AI-Powered Custom Dashboards
Teams ignored the default dashboard, relying on ad-hoc report requests and spreadsheet exports instead.
I redesigned it into customizable, role-based dashboards with AI-supported summaries—shifting teams toward self-serve reporting, cutting export reliance in half, and increasing engagement by 71% during beta.
Phase 1 · Understand
Problem
Teams flooded us with ad‑hoc report requests or exported everything to spreadsheets. This slowed decision‑making, increased reporting overhead, and made the product look less "enterprise‑ready" in demos.
Objectives
- Personalized dashboard creation
- AI-generated executive reports
Research Insights
Research
- Interviews: 10 users (6 power users, 4 stakeholders)
- Core insight: Users skipped dashboards and went straight to exports—they wanted familiar KPIs surfaced as quick-scan, role-based views
- Constraint: Sales needed immediate “wow” dashboards for demos
Design implications
- Implication 1: Prioritize role-based templates over a single generic layout
- Implication 2: Make customization fast and obvious so users stop exporting to spreadsheets
- Implication 3: Design one or two “demo‑ready” views that give sales instant visual impact
Phase 2 · Decide
Design Approach & Decisions
- Scope to core roles: Focused MVP on role-based templates instead of edge cases—pushed back on “everything in v1” to ship faster and cleaner
- Constrain AI to build trust: Limited AI to verifiable dashboard metrics after testing showed low trust in black-box outputs
Defining Decision: Dashboards vs. AI-first
Stakeholders initially pushed for an AI-first approach—assuming users would prefer prompting for insights instead of navigating dashboards.
Based on user interviews, I pushed back.
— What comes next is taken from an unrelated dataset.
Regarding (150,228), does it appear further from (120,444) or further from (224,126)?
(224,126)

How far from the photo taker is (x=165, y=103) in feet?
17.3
Most users didn’t know what to ask for upfront—they relied on familiar KPIs to orient themselves before exploring deeper insights.
I aligned the team around a hybrid approach:
- dashboards as the foundation for visibility and trust
- AI layered on top for summarization and reporting
This ensured users could see and verify their data first, while still benefiting from AI-generated insights.
Design Highlights
Phase 3 · Evidence
Prototyping & Validation
I prototyped the end-to-end flow in Figma and tested it with 6 target users — from choosing a template to customizing widgets and generating an AI summary.
Iteration: more KPI cards, more control
Early concepts kept dashboards minimal. Research showed teams wanted a large set of KPI cards for the metrics they already knew we tracked—and they wanted to rearrange and edit them to match how they run their day. I expanded the design to support dense KPI cards with fast drag‑and‑drop editing and rearranging. That increased scope and timeline, but it removed the core adoption blocker: visibility and control.
- 6/6 users said templates matched how they think about their work
- All users created and customized dashboards without guidance
These sessions validated the core flow and allowed us to defer advanced metrics and broader AI safely.
Impact
Dashboards shifted from being ignored to becoming the primary way teams monitored their work.
They also improved demo effectiveness, giving sales teams immediate, high-impact views tailored to different audiences.
Phase 4 · Forward Thinking
Next Steps
- Depth for power users: Add advanced metrics and drill‑downs requested by power users before GA, while keeping default dashboards simple and focused.
- AI expansion: Gradually expand AI to suggest cross‑dashboard insights once we can validate accuracy and trust with real usage data.